The present review first briefly describes the features, biogenesis and biological functions of circRNAs across eukaryotes. Secondly, potential functions and implications of circRNA in gastrointestinal cancer are discussed, and their roles in gastrointestinal tumor occurrence and development are explored. Finally, the future of research progress and direction, in respect to circRNA in gastrointestinal cancer diagnosis and targeted therapy, are discussed.
Features of circRNA
Structure
circRNAs are characterized by covalently closed continuous loop structures with neither 5′ to 3′ polarity nor a polyadenylated tail, as well as the resistance to exonucleolytic degradation (2,3). As a result, circRNAs are highly stable in vivo compared with their linear counterparts.
Biogenesis
Studies have revealed that circRNAs may be generated from exons or introns (11–15). Two models of circRNA biogenesis have been proposed, namely lariat splicing and direct back-splicing (11,12). In lariat splicing, a looped intermediate containing exons is formed and the introns in the lariat are removed, generating exonic circRNA. In direct back-splicing, exons are spliced in non-canonical order, whereby the downstream 5′ splice site is spliced to an upstream 3′ splice site, generating a circular transcript. The principle distinction between the two models is in the first step of circRNA generation. In the two models, the canonical spliceosome has been implicated in the generation of circRNA (13,14). Additionally, Zhang et al (15) proposed a model of alternative circularization; the study demonstrated that the alternative formation of inverted repeated Alu pairs and the competition between them led to alternative circularization, resulting in multiple circRNA transcripts produced from a single gene.
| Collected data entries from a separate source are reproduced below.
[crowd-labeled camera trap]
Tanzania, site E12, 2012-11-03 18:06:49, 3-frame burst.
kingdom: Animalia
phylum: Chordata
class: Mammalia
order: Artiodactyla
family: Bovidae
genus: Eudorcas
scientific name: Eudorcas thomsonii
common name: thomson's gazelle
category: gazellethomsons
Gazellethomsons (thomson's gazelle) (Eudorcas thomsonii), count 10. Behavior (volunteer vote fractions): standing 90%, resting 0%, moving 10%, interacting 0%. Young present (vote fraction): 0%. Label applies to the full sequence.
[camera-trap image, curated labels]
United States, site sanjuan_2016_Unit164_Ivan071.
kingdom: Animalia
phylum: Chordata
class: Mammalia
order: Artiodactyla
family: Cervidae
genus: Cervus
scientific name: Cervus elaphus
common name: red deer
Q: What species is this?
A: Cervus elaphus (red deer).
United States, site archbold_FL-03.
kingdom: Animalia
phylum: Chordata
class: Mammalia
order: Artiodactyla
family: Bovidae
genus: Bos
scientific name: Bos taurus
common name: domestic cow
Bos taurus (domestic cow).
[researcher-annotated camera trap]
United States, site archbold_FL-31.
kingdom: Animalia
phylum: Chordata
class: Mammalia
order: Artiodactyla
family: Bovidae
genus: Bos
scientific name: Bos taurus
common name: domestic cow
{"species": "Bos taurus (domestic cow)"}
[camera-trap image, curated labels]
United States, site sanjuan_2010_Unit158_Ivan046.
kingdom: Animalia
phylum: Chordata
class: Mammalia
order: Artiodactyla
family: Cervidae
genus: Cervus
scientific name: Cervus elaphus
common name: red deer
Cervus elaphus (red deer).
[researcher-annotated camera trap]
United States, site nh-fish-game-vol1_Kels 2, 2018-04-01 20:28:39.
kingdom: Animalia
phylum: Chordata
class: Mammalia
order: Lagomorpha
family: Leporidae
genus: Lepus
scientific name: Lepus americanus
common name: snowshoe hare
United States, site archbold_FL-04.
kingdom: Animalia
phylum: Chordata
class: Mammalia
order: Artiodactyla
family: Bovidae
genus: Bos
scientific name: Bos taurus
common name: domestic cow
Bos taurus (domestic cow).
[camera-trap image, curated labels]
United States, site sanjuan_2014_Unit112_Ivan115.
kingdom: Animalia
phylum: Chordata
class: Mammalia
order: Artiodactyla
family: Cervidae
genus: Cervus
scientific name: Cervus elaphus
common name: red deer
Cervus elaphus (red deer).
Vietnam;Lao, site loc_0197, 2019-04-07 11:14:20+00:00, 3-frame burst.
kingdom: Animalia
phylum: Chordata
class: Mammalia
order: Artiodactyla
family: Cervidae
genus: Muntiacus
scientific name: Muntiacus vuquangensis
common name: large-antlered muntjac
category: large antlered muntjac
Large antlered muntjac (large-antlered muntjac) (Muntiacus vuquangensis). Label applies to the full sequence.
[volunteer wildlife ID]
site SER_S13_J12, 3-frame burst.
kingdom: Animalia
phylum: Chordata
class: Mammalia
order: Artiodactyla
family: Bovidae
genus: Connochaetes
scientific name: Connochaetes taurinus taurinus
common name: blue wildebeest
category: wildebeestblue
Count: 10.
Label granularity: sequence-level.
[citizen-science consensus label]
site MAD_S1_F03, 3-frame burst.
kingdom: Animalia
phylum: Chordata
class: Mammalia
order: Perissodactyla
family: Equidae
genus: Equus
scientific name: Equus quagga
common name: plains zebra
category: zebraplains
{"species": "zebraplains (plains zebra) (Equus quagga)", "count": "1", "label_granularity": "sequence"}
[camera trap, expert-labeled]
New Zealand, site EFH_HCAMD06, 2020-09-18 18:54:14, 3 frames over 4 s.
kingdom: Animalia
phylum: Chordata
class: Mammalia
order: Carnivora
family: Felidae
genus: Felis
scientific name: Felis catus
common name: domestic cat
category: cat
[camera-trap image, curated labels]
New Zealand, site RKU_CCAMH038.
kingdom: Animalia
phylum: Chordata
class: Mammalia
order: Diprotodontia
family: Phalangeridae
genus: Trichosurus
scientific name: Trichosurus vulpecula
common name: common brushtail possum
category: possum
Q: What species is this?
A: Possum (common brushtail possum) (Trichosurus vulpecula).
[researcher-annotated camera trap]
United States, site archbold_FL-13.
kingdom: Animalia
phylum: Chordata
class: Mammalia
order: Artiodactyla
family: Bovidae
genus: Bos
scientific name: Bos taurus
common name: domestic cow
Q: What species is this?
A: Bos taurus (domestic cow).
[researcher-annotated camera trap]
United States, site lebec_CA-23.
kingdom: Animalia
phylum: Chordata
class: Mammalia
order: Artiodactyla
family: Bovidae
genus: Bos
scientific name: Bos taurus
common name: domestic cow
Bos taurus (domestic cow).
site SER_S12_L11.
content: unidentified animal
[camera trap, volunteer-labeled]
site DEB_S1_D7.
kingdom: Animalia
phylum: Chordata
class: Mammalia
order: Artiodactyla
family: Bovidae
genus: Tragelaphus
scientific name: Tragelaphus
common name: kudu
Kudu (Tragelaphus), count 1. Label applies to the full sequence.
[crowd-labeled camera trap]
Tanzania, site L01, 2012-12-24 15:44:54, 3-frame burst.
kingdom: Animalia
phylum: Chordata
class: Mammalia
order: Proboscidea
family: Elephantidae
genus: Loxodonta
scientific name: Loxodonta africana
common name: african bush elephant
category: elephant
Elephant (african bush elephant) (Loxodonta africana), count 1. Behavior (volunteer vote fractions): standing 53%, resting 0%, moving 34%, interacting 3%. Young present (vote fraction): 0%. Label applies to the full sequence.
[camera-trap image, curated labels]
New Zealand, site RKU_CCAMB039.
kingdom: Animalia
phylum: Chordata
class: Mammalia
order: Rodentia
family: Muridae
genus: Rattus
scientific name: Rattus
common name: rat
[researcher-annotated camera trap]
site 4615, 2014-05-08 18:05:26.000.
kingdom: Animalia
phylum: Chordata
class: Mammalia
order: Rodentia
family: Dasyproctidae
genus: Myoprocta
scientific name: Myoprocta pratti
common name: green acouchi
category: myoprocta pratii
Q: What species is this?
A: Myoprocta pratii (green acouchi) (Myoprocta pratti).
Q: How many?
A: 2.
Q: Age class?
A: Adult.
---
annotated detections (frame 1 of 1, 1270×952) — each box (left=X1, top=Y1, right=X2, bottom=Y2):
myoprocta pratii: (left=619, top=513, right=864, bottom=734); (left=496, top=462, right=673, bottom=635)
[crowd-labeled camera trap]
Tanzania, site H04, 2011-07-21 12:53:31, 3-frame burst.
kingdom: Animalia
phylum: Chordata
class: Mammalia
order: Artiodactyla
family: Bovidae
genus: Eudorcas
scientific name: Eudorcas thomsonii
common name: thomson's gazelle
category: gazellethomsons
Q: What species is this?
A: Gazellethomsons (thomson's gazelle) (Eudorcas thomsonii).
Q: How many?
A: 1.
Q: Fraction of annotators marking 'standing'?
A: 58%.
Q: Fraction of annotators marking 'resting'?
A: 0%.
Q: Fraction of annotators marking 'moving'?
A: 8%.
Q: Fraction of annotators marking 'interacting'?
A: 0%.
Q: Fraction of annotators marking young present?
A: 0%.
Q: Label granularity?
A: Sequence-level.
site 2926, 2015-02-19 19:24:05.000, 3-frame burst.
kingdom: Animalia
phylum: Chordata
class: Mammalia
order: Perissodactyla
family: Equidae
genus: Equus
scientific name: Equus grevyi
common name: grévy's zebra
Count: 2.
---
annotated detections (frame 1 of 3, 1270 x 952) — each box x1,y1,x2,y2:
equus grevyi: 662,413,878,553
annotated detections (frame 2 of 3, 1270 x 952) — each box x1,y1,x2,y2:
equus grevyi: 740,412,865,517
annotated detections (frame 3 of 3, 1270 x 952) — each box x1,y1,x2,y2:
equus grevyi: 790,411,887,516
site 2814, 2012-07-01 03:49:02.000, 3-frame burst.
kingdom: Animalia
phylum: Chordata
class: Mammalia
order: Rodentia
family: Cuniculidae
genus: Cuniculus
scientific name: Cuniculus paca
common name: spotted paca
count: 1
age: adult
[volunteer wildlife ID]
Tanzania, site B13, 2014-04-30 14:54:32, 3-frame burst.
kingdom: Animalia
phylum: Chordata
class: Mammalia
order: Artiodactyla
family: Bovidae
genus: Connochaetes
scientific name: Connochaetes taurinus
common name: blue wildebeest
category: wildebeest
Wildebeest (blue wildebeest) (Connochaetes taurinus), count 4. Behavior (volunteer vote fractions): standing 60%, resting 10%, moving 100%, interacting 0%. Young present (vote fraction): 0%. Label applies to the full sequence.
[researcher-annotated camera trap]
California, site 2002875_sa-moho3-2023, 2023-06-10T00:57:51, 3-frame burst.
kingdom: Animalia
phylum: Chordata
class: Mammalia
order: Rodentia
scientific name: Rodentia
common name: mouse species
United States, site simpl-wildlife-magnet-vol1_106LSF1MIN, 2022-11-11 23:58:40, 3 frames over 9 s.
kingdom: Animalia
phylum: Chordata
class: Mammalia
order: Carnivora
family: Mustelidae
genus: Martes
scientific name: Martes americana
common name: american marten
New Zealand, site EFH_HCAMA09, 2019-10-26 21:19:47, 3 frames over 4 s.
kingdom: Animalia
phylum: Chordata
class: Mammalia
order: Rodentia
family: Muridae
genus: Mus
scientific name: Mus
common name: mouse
Notably, RNA-binding proteins (RBPs) may also regulate the biogenesis of circRNAs in certain conditions. Previously, studies have revealed that the RBPs, quaking and muscleblind (MBL), may serve as factors involved in circRNA biogenesis (13,16). The RNA-editing enzyme adenosine deaminase, RNA-specific is able to bind to double-stranded RNA to antagonize circRNA biogenesis (17).
Conservation
circRNA expression appears to be conserved across eukaryotic species. Thus far, circRNAs have been detected in yeasts, protists, plants and numerous animals, ranging from fly to human, which suggests that circRNAs are an ancient feature of gene expression that have been conserved over the course of eukaryotic evolution (2,3,18). To further support this view, circRNAs exhibit sequence conservation. A previous study revealed that 457 out of the 2,121 circRNAs in humans were identified in mice as circular orthologues (2). Another study demonstrated that between 15 and 20% of the circRNAs produced in a mouse brain utilize splice sites that are orthologous to those used in a pig brain (19). In addition, it has also been estimated that 23.6% of the circRNAs identified in murine neutrophils are also expressed in rat neutrophils (20).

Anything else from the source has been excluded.